2001-In the first Yankee home game in the Bronx since the attacks of September 11th, Rays pitchers Tanyon Sturtze and Victor Zambrano lead a four hit shutout of the Yankees. Yankees ace Roger Clemens is dealt only his second loss of the season in the September 25th game.
2004-The Rays and the Yankees open the 2004 MLB season in Tokyo, Japan with a two game series. The Rays win the first game 8-3 behind former Yankee 1B Tino Martinez, who launched his 300th career home run in the seventh inning to cement the Rays' lead. Tampa Bay would drop the second game of the series the following day, 12-1.
2005-In a June 21st game at Yankee Stadium, the Rays blow a 10-2 lead en route to a 20-11 loss to New York. They held an 11-8 lead heading into the bottom of the eighth inning, but RHPs Franklin Nunez and Travis Harper proceed to allow 13 runs in the frame before New York is finally retired. Harper is charged with nine earned runs in 0.2 innings of work after giving up four home runs.
2007-OF Elijah Dukes homers in the fifth inning off of Yankees starter Carl Pavano in the April 2nd season opener at Yankee Stadium, but the Rays bullpen gives up a combined six runs in between the sixth and eighth innings as the Rays drop their third straight season opener by a 9-5 final.
Yankees at a Glance:
New York comes into this two game series in fifth place and limping following a series defeat at the hands of the Boston Red Sox this past weekend. After RHP Chien-Ming Wang's three hit, complete game shutout of the Red Sox on Friday night, the Yankees dropped the final two games of the series as their record fell to 6-7 on the young season. The good news for New York is that no one else in the AL East, or the American League for that matter, has done anything to distance themselves from the pack earlier in the season. While New York is in last place, they are still just 1.5 games off the pace of the division-leading Toronto Blue Jays and Baltimore Orioles.

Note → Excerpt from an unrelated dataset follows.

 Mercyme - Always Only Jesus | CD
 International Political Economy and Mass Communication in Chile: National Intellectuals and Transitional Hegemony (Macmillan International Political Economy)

While no New York fan should ever worry about the Yankees losing games in April given the results of the last several years, that the team dropped two of three in Kansas City can't be pleasing. Worse still is the Yankees' series split with the Rays last weekend in the Bronx in which they got whitewashed 13-4 in the first game of the series. For a team accustomed to having their way with the Rays (and pretty much every other team) at their home stadium, that was a wakeup call. But as it stands, the Yankees have lost four of their past six and six of their past ten. New York has gotten away with slow April starts before, and so far it appears that they might get away with another one. But that will happen only if they find a rotation beyond Chien-Ming Wang.
The return of SS Derek Jeter tonight should help, but some of the Yankees' prized bats have struggled thus far on the young season, and they need that to change. The Rays will avoid Wang in this three game tilt, getting RHP Ian Kennedy and LHP Andy Pettitte instead. Kennedy, and RHP Phil Hughes as well, are both products of the Yankees' farm system, and the lynchpins of their movement to replace aging and ineffective veterans in the starting rotation. That movement will only work if they themselves prove not to be ineffective, which hasn't been the case thus far. Over the full season, New York will have to rely on the two young starters and potentially RHP Joba Chamberlain to keep them in the AL East or Wild Card race.